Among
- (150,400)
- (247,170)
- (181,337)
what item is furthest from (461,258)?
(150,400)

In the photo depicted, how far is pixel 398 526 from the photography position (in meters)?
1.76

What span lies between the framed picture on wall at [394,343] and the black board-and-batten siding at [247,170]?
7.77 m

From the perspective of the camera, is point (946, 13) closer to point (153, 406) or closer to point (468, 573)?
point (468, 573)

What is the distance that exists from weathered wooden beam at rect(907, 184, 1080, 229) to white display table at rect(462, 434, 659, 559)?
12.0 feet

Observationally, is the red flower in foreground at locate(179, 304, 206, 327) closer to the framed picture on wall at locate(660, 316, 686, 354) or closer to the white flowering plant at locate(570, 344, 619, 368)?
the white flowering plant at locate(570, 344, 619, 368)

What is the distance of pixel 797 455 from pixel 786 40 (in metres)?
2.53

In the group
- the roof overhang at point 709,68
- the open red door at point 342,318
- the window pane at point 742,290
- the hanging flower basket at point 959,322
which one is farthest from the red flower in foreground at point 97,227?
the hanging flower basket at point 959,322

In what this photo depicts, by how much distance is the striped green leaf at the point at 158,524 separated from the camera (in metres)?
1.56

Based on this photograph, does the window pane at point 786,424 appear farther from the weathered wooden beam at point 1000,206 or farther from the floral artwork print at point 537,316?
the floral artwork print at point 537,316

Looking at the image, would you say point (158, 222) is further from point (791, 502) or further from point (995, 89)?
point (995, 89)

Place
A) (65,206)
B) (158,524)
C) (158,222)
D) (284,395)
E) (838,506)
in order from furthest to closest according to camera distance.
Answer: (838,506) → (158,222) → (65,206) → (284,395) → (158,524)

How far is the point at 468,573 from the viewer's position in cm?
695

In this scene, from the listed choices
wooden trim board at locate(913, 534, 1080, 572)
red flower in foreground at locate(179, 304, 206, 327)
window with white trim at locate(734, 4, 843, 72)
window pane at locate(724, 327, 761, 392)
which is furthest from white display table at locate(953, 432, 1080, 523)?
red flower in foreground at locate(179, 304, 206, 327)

**DESCRIPTION OF THE TASK:**
Reproduce the listing above word for word, from the line containing "In what this" through the last line of the listing, with both ends included.

**ANSWER FOR THIS EXERCISE:**
In what this photo depicts, by how much distance is the striped green leaf at the point at 158,524 separated from the camera (in metres)?
1.56

Based on this photograph, does the window pane at point 786,424 appear farther from the weathered wooden beam at point 1000,206 or farther from the floral artwork print at point 537,316?
the floral artwork print at point 537,316

Looking at the image, would you say point (158, 222) is further from point (791, 502) or further from point (995, 89)?
point (995, 89)

Place
A) (65,206)
B) (158,524)
C) (158,222)
D) (284,395)
E) (838,506)
in order from furthest to closest according to camera distance.
Answer: (838,506) → (158,222) → (65,206) → (284,395) → (158,524)

How far is the point at 468,573 from the viewer's position in cm?
695

In this scene, from the listed choices
wooden trim board at locate(913, 534, 1080, 572)
red flower in foreground at locate(179, 304, 206, 327)
window with white trim at locate(734, 4, 843, 72)
window pane at locate(724, 327, 761, 392)
which is furthest from white display table at locate(953, 432, 1080, 523)?
red flower in foreground at locate(179, 304, 206, 327)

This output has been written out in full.